**Extrait cité**.
════════════════════

Dans tous les cas, quel que soit l’aspect que vous considérez, vous devez toujours aborder votre pratique à partir de l’esprit. Savez-vous ce qu’est l’esprit ? A quoi il ressemble, ce qu'il est, où il est — nul ne le sait. Tout ce que nous savons, c’est que nous avons envie d’aller ici ou là, d’avoir ceci ou cela, que nous nous sentons bien ou mal … mais l’esprit lui-même semble impossible à connaître.


Qu’est-ce que l’esprit ?

L’esprit n’a pas de forme. Nous appelons « esprit » ce qui reçoit des impressions, bonnes ou mauvaises. C’est un peu comme le propriétaire d’une maison : il reste chez lui tandis que des visiteurs viennent le voir. Il est celui qui reçoit les visiteurs. Qui reçoit les impressions sensorielles ? Qui les repousse ? Quelle est cette chose qui perçoit ? C’est ce que nous appelons « l’esprit ».

Mais les gens ne le voient pas, ils continuent à tourner en rond dans leurs pensées : « Qu’est-ce que l’esprit ? Qu’est-ce que le cerveau ? » Ne mélangez pas tout comme cela. Qu’est-ce qui perçoit les impressions ? Qui aime certaines impressions et qui n’en aime pas d’autres ? Qui est-ce ? Y a-t-il quelque chose qui aime et qui n’aime pas ? Bien sûr mais vous ne le voyez pas. C’est ce que nous appelons l’esprit.


Dans notre pratique, il est inutile de distinguer samatha de vipassana ; appelez cela simplement la pratique du Dhamma.

Et puis menez cette pratique à partir de votre esprit. Qu’est-ce que l’esprit ? L’esprit est ce qui reçoit ou qui a conscience des impressions sensorielles. A certaines il réagit avec plaisir, à d’autres avec répulsion. Ce récepteur d’impressions nous conduit au bonheur et à la souffrance, au bien et au mal mais il n’a aucune forme. Nous imaginons qu’il s’agit d’un « soi » mais en réalité ce n’est qu’un namadhamma.

Le bien a-t-il une forme ? Et le mal ? Le bonheur et la souffrance ont-ils une forme ? Vous ne les trouverez nulle part. Sont-ils ronds ou carrés ? Courts ou longs ? Vous les voyez ? Ces choses-là sont namadhamma, on ne peut les comparer aux choses matérielles, elles n’ont pas de forme … et cependant nous savons qu’elles existent.


Il est recommandé de commencer la pratique en calmant le mental.

Mettez toute votre attention dans le mental. Quand il est attentif, il est en paix. Certaines personnes n’ont pas envie d’être attentives, elles veulent seulement avoir la paix, une sorte de rideau noir, de « black out », et ainsi elles n’apprennent jamais rien.

Si vous ne vous basez pas sur « ce qui sait » en vous, sur quoi reposera votre pratique ?

════════════════════

**Données**.
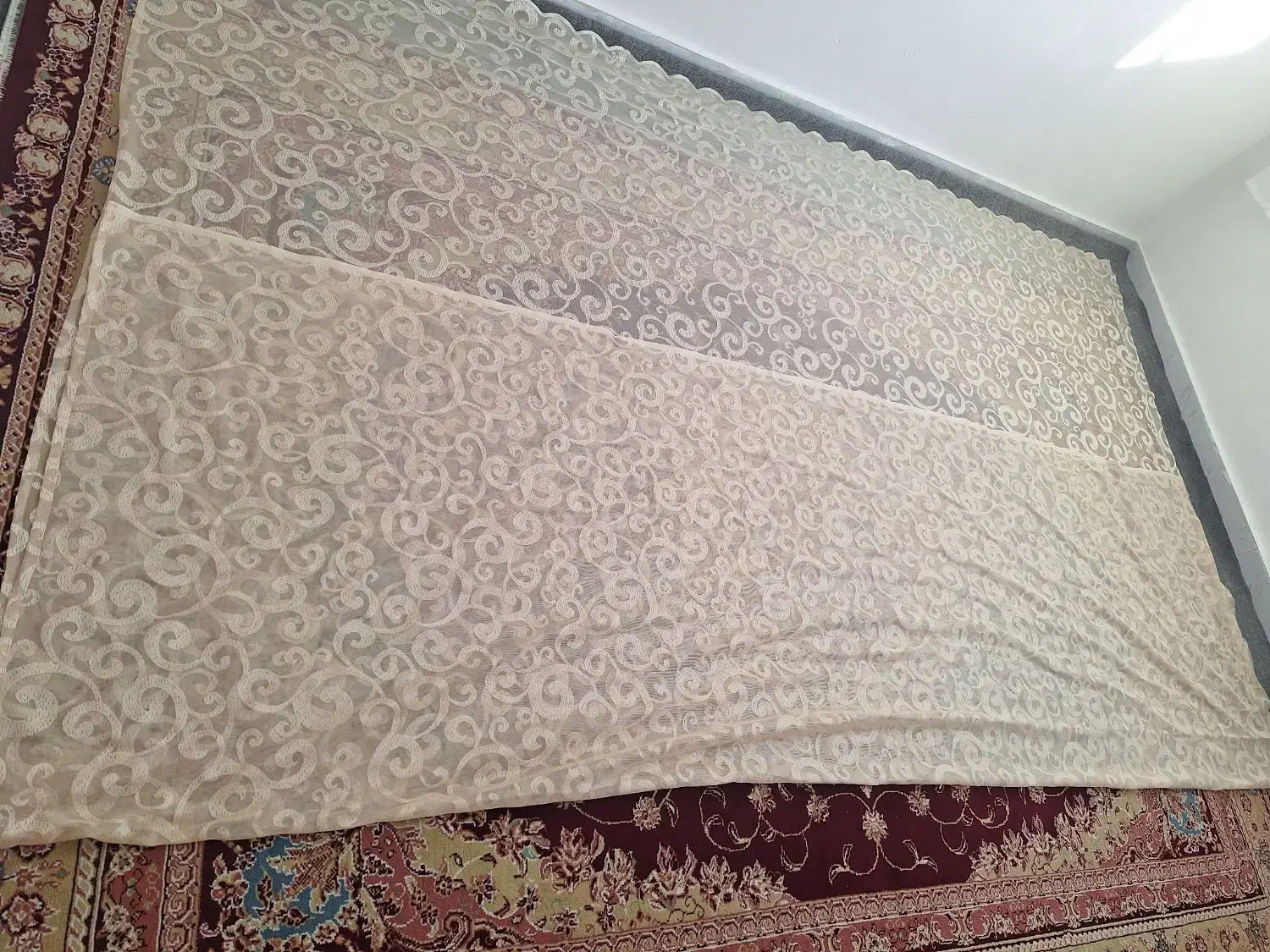 پرده ۲ عدد|پرده، رانر، رومیزی|سهند, |دیوار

════════════════════

**Consigne**. Recopiez à l'identique le passage de l'extrait sur l'esprit qui va de « Mais les gens » jusqu'à « nous appelons l’esprit. ». Les lignes n'ont aucun rapport avec l'extrait.

**Solution**.
Mais les gens ne le voient pas, ils continuent à tourner en rond dans leurs pensées : « Qu’est-ce que l’esprit ? Qu’est-ce que le cerveau ? » Ne mélangez pas tout comme cela. Qu’est-ce qui perçoit les impressions ? Qui aime certaines impressions et qui n’en aime pas d’autres ? Qui est-ce ? Y a-t-il quelque chose qui aime et qui n’aime pas ? Bien sûr mais vous ne le voyez pas. C’est ce que nous appelons l’esprit.